Ben-Ami was unmoved.
“I don’t know what they thought we were and what it is that they want,” he said of the disappointed activists…
It should go without saying that I am not a “former supporter” of J Street nor am I on the “far left” except in the mind of a reporter for a far-right Israeli newspaper. All this the journalist would’ve learned had he bothered to do his job and ask me what my views were on the subject. This now makes three times at least the Post has written articles in whole or part about my political views and never once has anyone bothered to confirm their characterization before publishing it.
I consider myself agnostic about J Street. When it does the right thing I will support and praise it. When it does the wrong thing I will criticize it. And I’ve done both (though more of the latter lately).
It does seem to me though that when the Jerusalem Post praises your organization for joining the pro-Israel consensus within the American Jewish community, that there’s something wrong. While for Ben-Ami, this is a development that appears to be most welcome.
I asked Ben-Ami to clarify his remarks in this interview especially as they pertain to me. Apparently, he’s done so many interviews during his current visit there he can’t remember what he said on the subject and whether he was specifically criticizing my own views about J Street. An altogether unsatisfactory answer.

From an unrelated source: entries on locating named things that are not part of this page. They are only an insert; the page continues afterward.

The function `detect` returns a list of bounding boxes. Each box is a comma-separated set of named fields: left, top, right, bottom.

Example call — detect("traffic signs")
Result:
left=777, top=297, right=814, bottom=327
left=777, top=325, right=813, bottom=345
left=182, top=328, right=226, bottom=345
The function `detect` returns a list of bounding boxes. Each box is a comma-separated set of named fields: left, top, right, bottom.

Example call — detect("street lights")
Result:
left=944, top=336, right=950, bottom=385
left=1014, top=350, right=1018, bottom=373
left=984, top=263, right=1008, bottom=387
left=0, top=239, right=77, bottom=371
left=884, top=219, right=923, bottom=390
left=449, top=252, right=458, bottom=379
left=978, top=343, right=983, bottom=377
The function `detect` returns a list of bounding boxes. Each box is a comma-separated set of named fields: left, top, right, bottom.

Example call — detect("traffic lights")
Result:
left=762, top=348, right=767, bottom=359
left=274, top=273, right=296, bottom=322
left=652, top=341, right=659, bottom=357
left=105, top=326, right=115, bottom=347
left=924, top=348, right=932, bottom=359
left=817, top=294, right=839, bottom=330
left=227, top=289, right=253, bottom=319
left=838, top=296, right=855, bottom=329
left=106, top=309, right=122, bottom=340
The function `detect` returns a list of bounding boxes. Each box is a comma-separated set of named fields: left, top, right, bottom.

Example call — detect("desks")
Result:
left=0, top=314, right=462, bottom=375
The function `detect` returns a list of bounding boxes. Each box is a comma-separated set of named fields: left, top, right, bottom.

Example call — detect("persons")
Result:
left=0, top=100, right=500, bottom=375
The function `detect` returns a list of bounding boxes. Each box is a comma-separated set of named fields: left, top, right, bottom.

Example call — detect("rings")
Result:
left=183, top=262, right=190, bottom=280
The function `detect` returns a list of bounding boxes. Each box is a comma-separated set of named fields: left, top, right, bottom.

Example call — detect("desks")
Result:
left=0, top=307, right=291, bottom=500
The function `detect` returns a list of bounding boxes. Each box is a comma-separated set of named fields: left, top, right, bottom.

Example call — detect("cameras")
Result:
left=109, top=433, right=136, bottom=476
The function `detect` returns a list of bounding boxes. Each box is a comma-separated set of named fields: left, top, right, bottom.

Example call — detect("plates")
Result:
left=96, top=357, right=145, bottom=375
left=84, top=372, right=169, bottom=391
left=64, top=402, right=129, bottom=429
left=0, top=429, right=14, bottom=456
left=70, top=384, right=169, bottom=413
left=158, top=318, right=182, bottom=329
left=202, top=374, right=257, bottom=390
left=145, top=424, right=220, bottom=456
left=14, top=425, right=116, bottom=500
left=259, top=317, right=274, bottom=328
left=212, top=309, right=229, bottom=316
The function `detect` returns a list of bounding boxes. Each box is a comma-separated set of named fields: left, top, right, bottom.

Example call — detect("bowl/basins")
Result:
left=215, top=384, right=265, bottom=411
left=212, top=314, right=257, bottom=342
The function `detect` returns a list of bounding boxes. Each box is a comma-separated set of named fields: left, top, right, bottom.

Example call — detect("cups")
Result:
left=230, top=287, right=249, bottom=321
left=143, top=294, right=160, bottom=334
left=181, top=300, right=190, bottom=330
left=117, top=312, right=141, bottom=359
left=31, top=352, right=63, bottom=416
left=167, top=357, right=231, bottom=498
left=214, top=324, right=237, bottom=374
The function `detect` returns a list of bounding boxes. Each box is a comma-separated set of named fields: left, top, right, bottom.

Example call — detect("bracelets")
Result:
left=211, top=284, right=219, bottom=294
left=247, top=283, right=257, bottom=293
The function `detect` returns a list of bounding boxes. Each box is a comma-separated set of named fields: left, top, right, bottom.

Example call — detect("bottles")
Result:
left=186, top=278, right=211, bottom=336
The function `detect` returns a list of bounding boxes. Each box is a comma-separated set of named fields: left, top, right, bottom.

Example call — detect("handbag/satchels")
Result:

So let’s address Ben-Ami’s closing sentence in the passage above: what did Jewish progressives think J Street was? We thought it would provide a real alternative to Aipac. We thought it would work in favor of a comprehensive settlement of the Israeli-Palestinian conflict and push the Obama administration in the right direction when it backed down or lost faith in its own resolve. We thought J Street would have the strength of its convictions and refuse to cave to the prejudices of the Israel lobby in such matters as Iran, the Gaza war, and BDS. But most of all we didn’t want J Street to be a liberal version of Aipac or Aipac lite as some of my readers disparagingly refer to it.
Just as Freud has driven feminists to distraction with the cluelessness of his “what does Woman want” statement, so has Ben-Ami proven J Street is drifting farther and farther from progressive discourse with his “I don’t know what they thought we were” statement. At the present rate, it is beginning to drift perilously close to irrelevance to progressive discourse.
Thank God we still have Americans for Peace Now and Jewish Voice for Peace, who are much truer to what I believe a progressive Jewish perspective should be on the conflict.